Chekov interrupts a discussion being held by Spock and McCoy with Kirk in his quarters concerning his obsession with the creature to report that the cloud creature is moving away from the planet.

The Enterprise chases the creature at its maximum warp 8, but then reduces to warp 6 until it turns around and advances on the ship. Kirk orders the ship's phaser and photon torpedo weapons to fire, neither of which have effect. The creature then passes through the shields and into the ship's ventilation system. Spock points out to Kirk that, since the creature cannot be harmed with conventional weapons, the captain has nothing to regret about his earlier encounter. Determined to combat this illogical human guilt reaction, Spock is trying to convince Garrovick he did nothing wrong when the creature emerges through a damaged vent in Garrovick's room. Spock, after forcing Garrovick to leave, tries to shut it out, and is enveloped, but his copper-based green blood repels it. Realizing that neither he nor Garrovick could have harmed the creature, Kirk orders the ensign to return to duty.
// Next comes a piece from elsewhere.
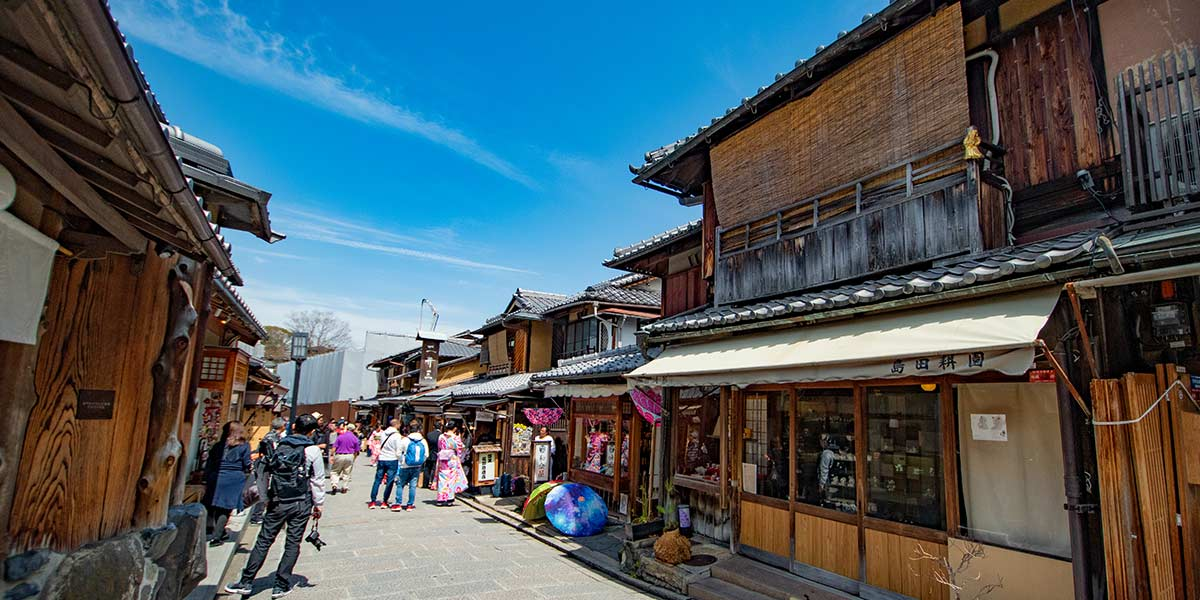 Top 25 Things to do in Kyoto: Ninenzaka and Sannenzaka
The creature finally leaves the ship. Believing it to be heading to the Tycho system to spawn, Kirk and Garrovick beam down with an antimatter bomb. With the creature about to envelop them, Kirk and Garrovick beam away and the bomb explodes, annihilating the entity.

==Production==
The writer, Art Wallace, noted that he based the story on Moby-Dick and series writer D. C. Fontana observed that it had similarities with the earlier episode, "The Doomsday Machine".
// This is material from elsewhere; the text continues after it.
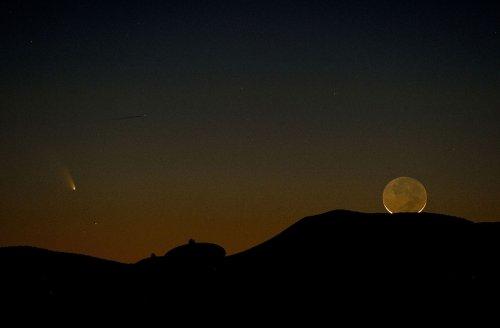 Малые тела Солнечной системы (23 фото)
When director Ralph Senensky left to observe the Jewish holiday of Yom Kippur, producer John Meredyth Lucas took his place for a few hours, making this his directorial debut for the series. Later Lucas directed "The Ultimate Computer", "Elaan of Troyius", and "The Enterprise Incident".
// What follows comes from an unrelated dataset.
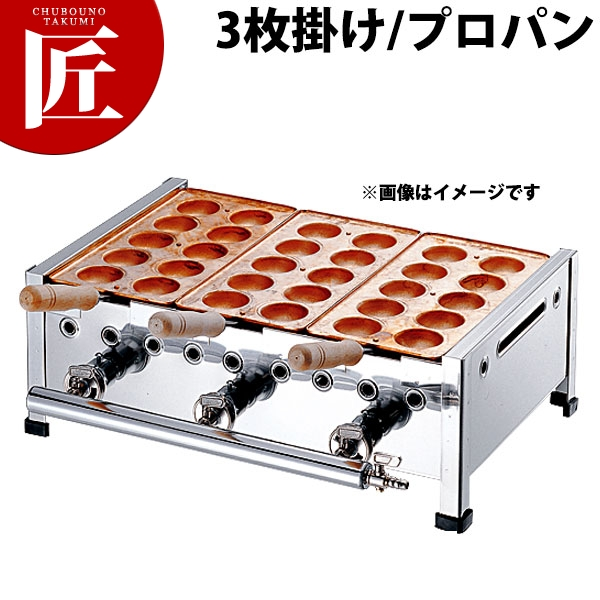 AKS 明石焼き台(10穴用) 3枚掛セット LP(プロパン) 【運賃別途_1000】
"Lieutenant Lesley" played by regular Star Trek background actor Eddie Paskey is killed in this episode, however his character re-appears (and is referred to by name) in many subsequent episodes. Paskey was one of the core group of regular Star Trek extras and appeared in almost every episode, including the second pilot "Where No Man Has Gone Before", until he left the show in the middle of the third season.

==Reception==
Zack Handlen of The A.V. Club gave the episode a "B" rating saying that Garrovick isn't important to the viewers, because this is the only episode in which he is seen, and that Kirk's "obsession" is a nice flaw to see in an otherwise too-perfect character.

In 2014, Gizmodo ranked "Obsession" as the 43rd-best episode of Star Trek, out of the over 700 episodes made by that time. They note it shows the dangers of an out-of-control captain, and that Kirk has become obsessed with getting revenge in this episode.

In 2009, GameRadar+ noted this episode for the deaths of crewmen during the away mission to the planet's surface.

In 2019, Nerdist included this episode on their "Best of Kirk" binge-watching guide.